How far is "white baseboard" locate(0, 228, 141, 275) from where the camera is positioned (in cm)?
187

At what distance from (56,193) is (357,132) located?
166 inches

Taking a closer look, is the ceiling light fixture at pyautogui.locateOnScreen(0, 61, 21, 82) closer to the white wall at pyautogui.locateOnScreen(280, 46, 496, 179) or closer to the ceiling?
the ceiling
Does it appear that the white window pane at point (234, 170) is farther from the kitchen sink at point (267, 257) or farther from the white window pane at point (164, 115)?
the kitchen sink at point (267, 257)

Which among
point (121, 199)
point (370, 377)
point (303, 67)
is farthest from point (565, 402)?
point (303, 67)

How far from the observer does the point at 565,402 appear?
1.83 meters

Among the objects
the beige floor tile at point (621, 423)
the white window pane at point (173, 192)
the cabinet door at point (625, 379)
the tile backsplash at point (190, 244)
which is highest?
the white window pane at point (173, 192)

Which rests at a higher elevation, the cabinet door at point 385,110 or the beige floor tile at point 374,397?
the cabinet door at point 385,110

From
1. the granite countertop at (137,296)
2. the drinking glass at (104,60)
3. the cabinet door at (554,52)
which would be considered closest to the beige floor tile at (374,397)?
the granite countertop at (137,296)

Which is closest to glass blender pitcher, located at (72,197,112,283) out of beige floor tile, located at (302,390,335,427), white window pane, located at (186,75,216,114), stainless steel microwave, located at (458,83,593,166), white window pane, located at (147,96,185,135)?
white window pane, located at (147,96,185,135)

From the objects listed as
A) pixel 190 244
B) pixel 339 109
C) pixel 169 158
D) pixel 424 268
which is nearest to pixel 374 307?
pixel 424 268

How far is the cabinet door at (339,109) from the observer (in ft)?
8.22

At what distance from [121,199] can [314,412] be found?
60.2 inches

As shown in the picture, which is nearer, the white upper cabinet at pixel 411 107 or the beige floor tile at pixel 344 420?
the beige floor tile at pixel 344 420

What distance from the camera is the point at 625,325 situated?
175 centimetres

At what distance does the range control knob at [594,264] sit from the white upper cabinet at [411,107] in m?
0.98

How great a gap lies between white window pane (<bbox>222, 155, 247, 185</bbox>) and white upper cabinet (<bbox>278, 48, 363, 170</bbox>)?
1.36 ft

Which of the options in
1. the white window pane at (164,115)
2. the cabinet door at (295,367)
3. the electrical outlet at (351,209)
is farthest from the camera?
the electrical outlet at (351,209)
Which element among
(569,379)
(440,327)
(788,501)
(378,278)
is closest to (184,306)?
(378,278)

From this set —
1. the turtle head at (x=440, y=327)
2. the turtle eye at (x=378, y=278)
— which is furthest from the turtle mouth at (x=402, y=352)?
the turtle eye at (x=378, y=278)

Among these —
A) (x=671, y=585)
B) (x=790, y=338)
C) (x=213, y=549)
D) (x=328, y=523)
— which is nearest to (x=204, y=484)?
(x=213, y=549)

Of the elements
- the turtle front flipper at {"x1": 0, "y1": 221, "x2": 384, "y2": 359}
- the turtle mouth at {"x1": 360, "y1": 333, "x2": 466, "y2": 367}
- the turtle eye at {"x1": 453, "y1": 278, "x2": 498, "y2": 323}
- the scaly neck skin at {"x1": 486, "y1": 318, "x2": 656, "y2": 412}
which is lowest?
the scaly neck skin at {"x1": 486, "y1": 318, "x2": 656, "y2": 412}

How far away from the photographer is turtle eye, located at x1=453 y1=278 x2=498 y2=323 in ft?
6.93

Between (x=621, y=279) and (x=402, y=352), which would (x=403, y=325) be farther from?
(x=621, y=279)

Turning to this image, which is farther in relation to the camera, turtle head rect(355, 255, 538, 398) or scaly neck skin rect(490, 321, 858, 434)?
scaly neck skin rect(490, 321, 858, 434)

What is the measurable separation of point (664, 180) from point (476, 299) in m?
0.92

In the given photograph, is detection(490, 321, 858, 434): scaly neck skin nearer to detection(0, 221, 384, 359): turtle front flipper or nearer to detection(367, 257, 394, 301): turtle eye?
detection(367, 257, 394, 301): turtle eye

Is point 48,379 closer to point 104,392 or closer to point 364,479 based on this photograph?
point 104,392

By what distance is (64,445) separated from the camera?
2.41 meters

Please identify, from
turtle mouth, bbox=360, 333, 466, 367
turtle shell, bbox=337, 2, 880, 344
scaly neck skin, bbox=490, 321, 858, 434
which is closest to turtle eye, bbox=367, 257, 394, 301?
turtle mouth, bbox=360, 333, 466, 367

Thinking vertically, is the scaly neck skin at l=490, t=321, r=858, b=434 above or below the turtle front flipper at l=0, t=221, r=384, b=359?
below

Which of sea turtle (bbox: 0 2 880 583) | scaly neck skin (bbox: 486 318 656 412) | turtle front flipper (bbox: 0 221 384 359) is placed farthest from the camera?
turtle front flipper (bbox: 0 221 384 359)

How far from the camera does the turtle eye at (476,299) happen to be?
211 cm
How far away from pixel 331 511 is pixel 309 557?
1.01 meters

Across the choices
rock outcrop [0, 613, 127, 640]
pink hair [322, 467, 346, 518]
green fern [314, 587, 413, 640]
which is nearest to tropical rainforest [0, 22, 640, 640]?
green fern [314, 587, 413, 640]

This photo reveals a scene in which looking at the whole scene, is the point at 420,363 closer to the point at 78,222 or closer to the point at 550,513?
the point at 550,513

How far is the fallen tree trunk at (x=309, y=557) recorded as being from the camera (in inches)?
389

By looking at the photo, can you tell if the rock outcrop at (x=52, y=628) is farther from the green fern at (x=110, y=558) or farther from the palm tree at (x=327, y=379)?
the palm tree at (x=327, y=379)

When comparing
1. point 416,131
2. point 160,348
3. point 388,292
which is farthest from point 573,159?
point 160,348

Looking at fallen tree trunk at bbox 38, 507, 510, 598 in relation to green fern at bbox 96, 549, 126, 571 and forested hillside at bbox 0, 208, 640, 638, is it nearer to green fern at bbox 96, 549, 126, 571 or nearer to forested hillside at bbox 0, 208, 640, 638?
::::::
**GIVEN PROBLEM:** Repeat the material above in full, quoting it exactly.

**ANSWER TO THIS PROBLEM:**
How far is "white baseboard" locate(0, 228, 141, 275) from where the camera is positioned (in cm)?
187

At what distance from (56,193) is (357,132) located?
166 inches

Taking a closer look, is the ceiling light fixture at pyautogui.locateOnScreen(0, 61, 21, 82) closer to the white wall at pyautogui.locateOnScreen(280, 46, 496, 179) or closer to the ceiling?
the ceiling
Does it appear that the white window pane at point (234, 170) is farther from the kitchen sink at point (267, 257) or farther from the white window pane at point (164, 115)?
the kitchen sink at point (267, 257)

Which among
point (121, 199)
point (370, 377)
point (303, 67)
is farthest from point (565, 402)?
point (303, 67)

How far from the observer does the point at 565,402 appear?
1.83 meters

Among the objects
the beige floor tile at point (621, 423)
the white window pane at point (173, 192)
the cabinet door at point (625, 379)
the tile backsplash at point (190, 244)
which is highest?
the white window pane at point (173, 192)

Which rests at a higher elevation, the cabinet door at point 385,110 or the beige floor tile at point 374,397?
the cabinet door at point 385,110

From
1. the granite countertop at (137,296)
2. the drinking glass at (104,60)
3. the cabinet door at (554,52)
which would be considered closest to the beige floor tile at (374,397)?
the granite countertop at (137,296)

Which is closest to glass blender pitcher, located at (72,197,112,283) out of beige floor tile, located at (302,390,335,427), white window pane, located at (186,75,216,114), stainless steel microwave, located at (458,83,593,166), white window pane, located at (147,96,185,135)?
white window pane, located at (147,96,185,135)

From the objects listed as
A) pixel 190 244
B) pixel 339 109
C) pixel 169 158
D) pixel 424 268
which is nearest to pixel 374 307?
pixel 424 268

How far is the cabinet door at (339,109) from the observer (in ft)?
8.22

At what distance from [121,199] can [314,412] be found?
60.2 inches

As shown in the picture, which is nearer, the white upper cabinet at pixel 411 107 or the beige floor tile at pixel 344 420?
the beige floor tile at pixel 344 420

What distance from the camera is the point at 625,325 situated?
175 centimetres

At what distance does the range control knob at [594,264] sit from the white upper cabinet at [411,107] in m?
0.98

How great a gap lies between white window pane (<bbox>222, 155, 247, 185</bbox>) and white upper cabinet (<bbox>278, 48, 363, 170</bbox>)?
1.36 ft

Which of the options in
1. the white window pane at (164,115)
2. the cabinet door at (295,367)
3. the electrical outlet at (351,209)
is farthest from the camera?
the electrical outlet at (351,209)
Which element among
(569,379)
(440,327)
(788,501)
(378,278)
is closest to (184,306)?
(378,278)

From this set —
1. the turtle head at (x=440, y=327)
2. the turtle eye at (x=378, y=278)
— which is furthest from the turtle mouth at (x=402, y=352)?
the turtle eye at (x=378, y=278)

Among these —
A) (x=671, y=585)
B) (x=790, y=338)
C) (x=213, y=549)
D) (x=328, y=523)
— which is nearest to (x=204, y=484)?
(x=213, y=549)

Of the elements
- the turtle front flipper at {"x1": 0, "y1": 221, "x2": 384, "y2": 359}
- the turtle mouth at {"x1": 360, "y1": 333, "x2": 466, "y2": 367}
- the turtle eye at {"x1": 453, "y1": 278, "x2": 498, "y2": 323}
- the scaly neck skin at {"x1": 486, "y1": 318, "x2": 656, "y2": 412}
which is lowest?
the scaly neck skin at {"x1": 486, "y1": 318, "x2": 656, "y2": 412}

How far away from the photographer is turtle eye, located at x1=453 y1=278 x2=498 y2=323 in ft?
6.93

Between (x=621, y=279) and (x=402, y=352), which would (x=403, y=325) be farther from?
(x=621, y=279)

Turning to this image, which is farther in relation to the camera, turtle head rect(355, 255, 538, 398) or scaly neck skin rect(490, 321, 858, 434)?
scaly neck skin rect(490, 321, 858, 434)

What is the measurable separation of point (664, 180) from point (476, 299) in m?
0.92

In the given photograph, is detection(490, 321, 858, 434): scaly neck skin nearer to detection(0, 221, 384, 359): turtle front flipper or nearer to detection(367, 257, 394, 301): turtle eye?
detection(367, 257, 394, 301): turtle eye

Is point 48,379 closer to point 104,392 or closer to point 364,479 based on this photograph?
point 104,392

By what distance is (64,445) separated from the camera?
2.41 meters

Please identify, from
turtle mouth, bbox=360, 333, 466, 367
turtle shell, bbox=337, 2, 880, 344
scaly neck skin, bbox=490, 321, 858, 434
which is closest to turtle eye, bbox=367, 257, 394, 301?
turtle mouth, bbox=360, 333, 466, 367

Thinking vertically, is the scaly neck skin at l=490, t=321, r=858, b=434 above or below the turtle front flipper at l=0, t=221, r=384, b=359?
below

Which of sea turtle (bbox: 0 2 880 583) | scaly neck skin (bbox: 486 318 656 412) | turtle front flipper (bbox: 0 221 384 359) is placed farthest from the camera?
turtle front flipper (bbox: 0 221 384 359)

How far from the camera does the turtle eye at (476,299) happen to be?
211 cm
How far away from pixel 331 511 is pixel 309 557?
1.01 meters

Across the choices
rock outcrop [0, 613, 127, 640]
pink hair [322, 467, 346, 518]
green fern [314, 587, 413, 640]
which is nearest to tropical rainforest [0, 22, 640, 640]?
green fern [314, 587, 413, 640]

This photo reveals a scene in which looking at the whole scene, is the point at 420,363 closer to the point at 78,222 or closer to the point at 550,513?
the point at 550,513

How far is the fallen tree trunk at (x=309, y=557) recorded as being from the camera (in inches)?
389

By looking at the photo, can you tell if the rock outcrop at (x=52, y=628) is farther from the green fern at (x=110, y=558) or farther from the palm tree at (x=327, y=379)?
the palm tree at (x=327, y=379)

When comparing
1. point 416,131
2. point 160,348
3. point 388,292
which is farthest from point 573,159?
point 160,348

Looking at fallen tree trunk at bbox 38, 507, 510, 598 in relation to green fern at bbox 96, 549, 126, 571 and forested hillside at bbox 0, 208, 640, 638, is it nearer to green fern at bbox 96, 549, 126, 571 or nearer to forested hillside at bbox 0, 208, 640, 638?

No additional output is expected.